= Excerpt =
Indian Mound Wall (Guest Post by Bruce Danielson)

The Indian Mound Wall being discussed is a little known and never discussed art piece in Sioux Falls. For those who do not know the area or significance, the burial mound in Sherman Park is the stable hill between the Zoo and Minnehaha Country Club between the Sioux Fiver and Kiwanis Avenue. West 18th Street changes to Indian Mound Drive heading toward the river and the country clubs. The mound is actually what we now call a cemetery from ancient times.

The north face of the mound was trimmed in quartzite block for many years before Porter Williams and others received permission to build the 160’ stack stone wall with stone pictographs of the sacred buffalo hunt. This wall honors the heritage of the original occupiers of the place we call South Dakota and Sioux Falls.

The side of the mound is hard, undisturbed, stable earth. The mound’s north face has not been harmed or weakened by this wall or its construction. The art was placed feet from the face of the original mound with a fill of quartzite between the art and dirt on top of a 6’ deep by 4’ wide trench of quartzite fill to create a frost footing. How do I know this? I was there for a great deal of the construction.

Stack Stone walls and buildings are based on ancient methods of mortar-less construction or in other words, no concrete to fill the gaps. There are walls and building around the world dating back thousands of years still standing. I have personally been to many, years ago. I have been in the Gallarus Oratory My cousins live within feet of this building, helping maintain the structure and the tall stack stone walls surrounding it. The Greeks also built beautiful buildings and walls which still stand without the use of mortar. Every civilization on earth has used this method for centuries.

The parks department plan is for an ugly monster block wall. While monster or keystone block have a purpose, often it is a temporary solution. The effect in the end is an ugly concrete wall. Of course they now are willing to dye it dark to hide the normal gray color. Wow, that sounds permanent, thanks? Do you know there is actually no reason to even have a retaining wall on the spot?

= Given entries =
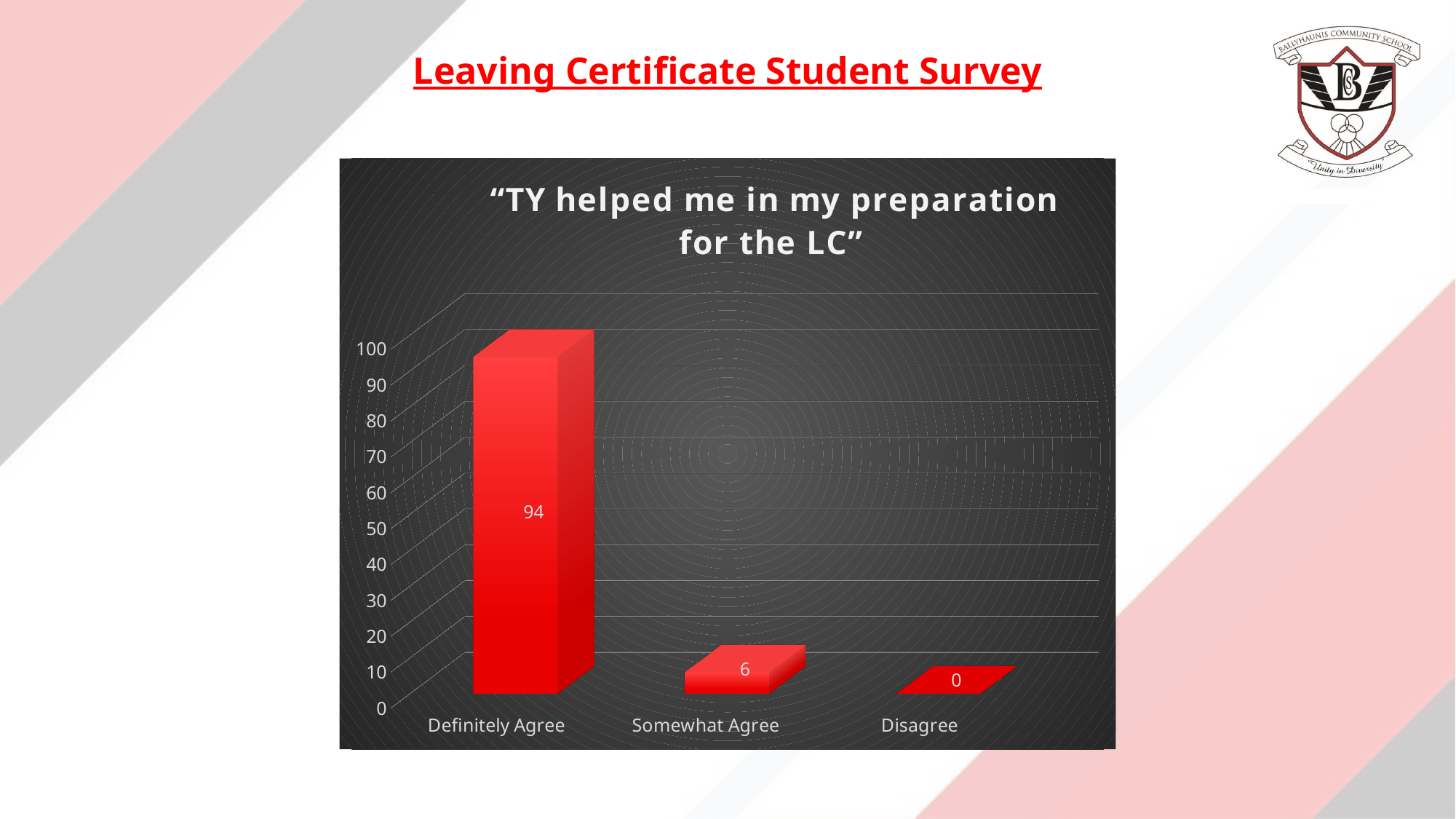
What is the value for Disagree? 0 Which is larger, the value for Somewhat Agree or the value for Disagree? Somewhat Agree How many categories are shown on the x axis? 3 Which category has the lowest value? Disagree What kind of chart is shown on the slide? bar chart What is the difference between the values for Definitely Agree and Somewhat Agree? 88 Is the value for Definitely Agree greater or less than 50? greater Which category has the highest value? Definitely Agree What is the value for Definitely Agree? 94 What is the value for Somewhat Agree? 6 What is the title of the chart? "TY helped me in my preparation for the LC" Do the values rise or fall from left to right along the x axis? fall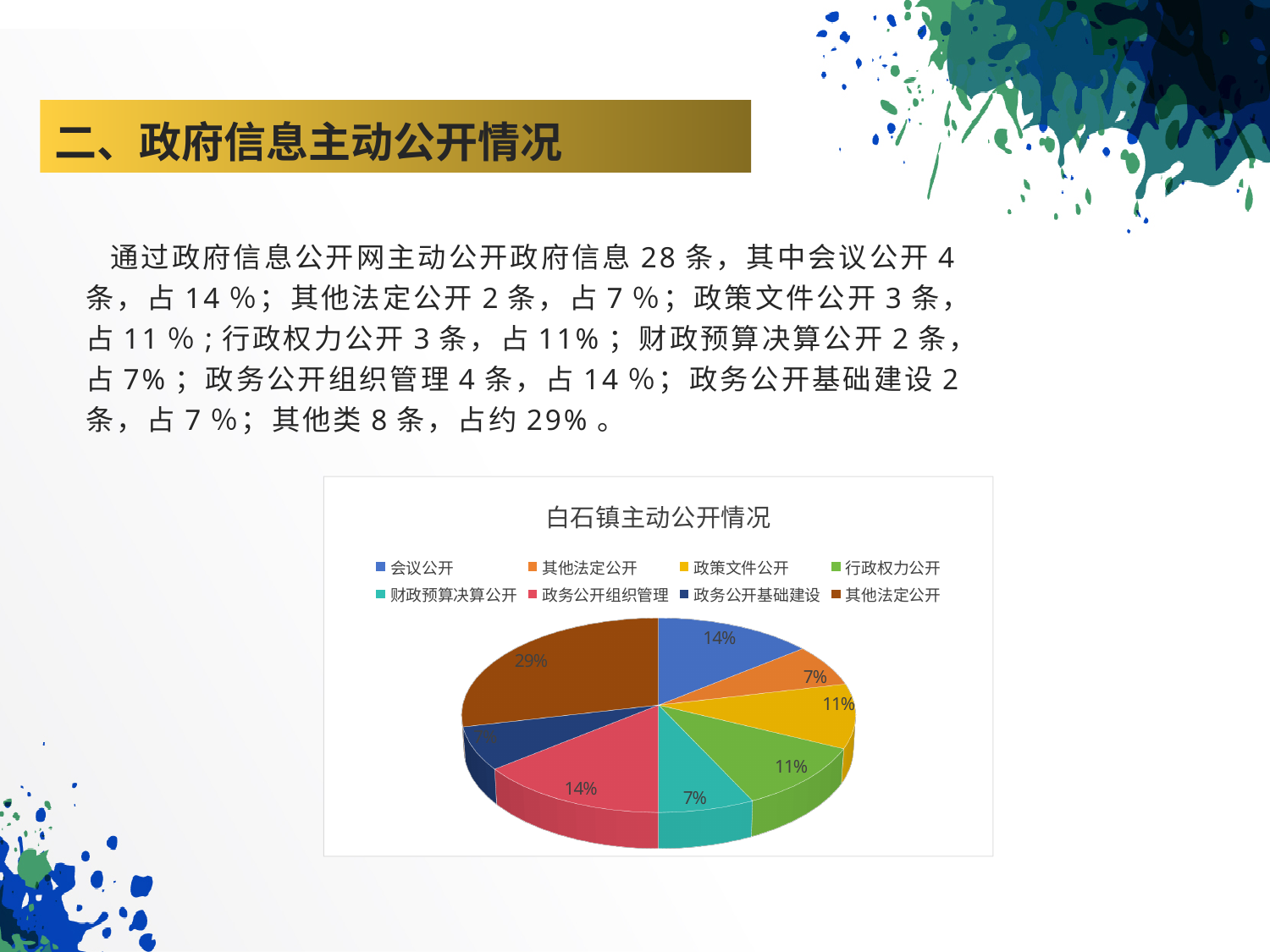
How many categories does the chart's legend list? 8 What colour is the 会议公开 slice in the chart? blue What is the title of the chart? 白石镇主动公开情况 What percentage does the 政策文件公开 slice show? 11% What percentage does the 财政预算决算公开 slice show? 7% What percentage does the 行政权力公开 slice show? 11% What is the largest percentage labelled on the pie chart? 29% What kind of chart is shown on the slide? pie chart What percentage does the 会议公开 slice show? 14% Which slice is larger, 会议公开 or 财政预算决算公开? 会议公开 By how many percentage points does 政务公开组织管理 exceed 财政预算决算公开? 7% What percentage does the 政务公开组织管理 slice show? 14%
...
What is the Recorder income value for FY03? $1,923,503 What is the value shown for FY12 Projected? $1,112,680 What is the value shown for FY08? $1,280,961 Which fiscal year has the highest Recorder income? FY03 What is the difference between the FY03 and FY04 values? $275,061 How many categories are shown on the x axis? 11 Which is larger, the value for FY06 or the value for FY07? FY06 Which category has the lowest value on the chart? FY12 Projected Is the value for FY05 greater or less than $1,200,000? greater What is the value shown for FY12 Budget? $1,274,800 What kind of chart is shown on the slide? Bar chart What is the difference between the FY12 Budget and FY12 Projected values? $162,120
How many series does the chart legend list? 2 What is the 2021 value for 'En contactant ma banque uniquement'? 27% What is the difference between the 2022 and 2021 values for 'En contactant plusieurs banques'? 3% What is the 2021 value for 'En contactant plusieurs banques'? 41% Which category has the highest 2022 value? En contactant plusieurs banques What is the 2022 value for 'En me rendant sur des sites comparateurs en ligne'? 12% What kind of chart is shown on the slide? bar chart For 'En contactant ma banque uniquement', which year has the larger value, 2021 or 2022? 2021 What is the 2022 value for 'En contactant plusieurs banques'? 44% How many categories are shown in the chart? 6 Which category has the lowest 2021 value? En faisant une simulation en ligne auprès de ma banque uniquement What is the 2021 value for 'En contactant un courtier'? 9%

= Brief 1 =
In the guest post, how long is the stack stone wall that Porter Williams and others built?
= Brief 2 =
Reproduce word for word the part of the guest post that opens with the words containing "The Indian Mound" and closes with "and Sioux Falls.".
Answer from the guest post alone.

= Expected answer 1 =
160 feet

= Expected answer 2 =
The Indian Mound Wall being discussed is a little known and never discussed art piece in Sioux Falls. For those who do not know the area or significance, the burial mound in Sherman Park is the stable hill between the Zoo and Minnehaha Country Club between the Sioux Fiver and Kiwanis Avenue. West 18th Street changes to Indian Mound Drive heading toward the river and the country clubs. The mound is actually what we now call a cemetery from ancient times.

The north face of the mound was trimmed in quartzite block for many years before Porter Williams and others received permission to build the 160’ stack stone wall with stone pictographs of the sacred buffalo hunt. This wall honors the heritage of the original occupiers of the place we call South Dakota and Sioux Falls.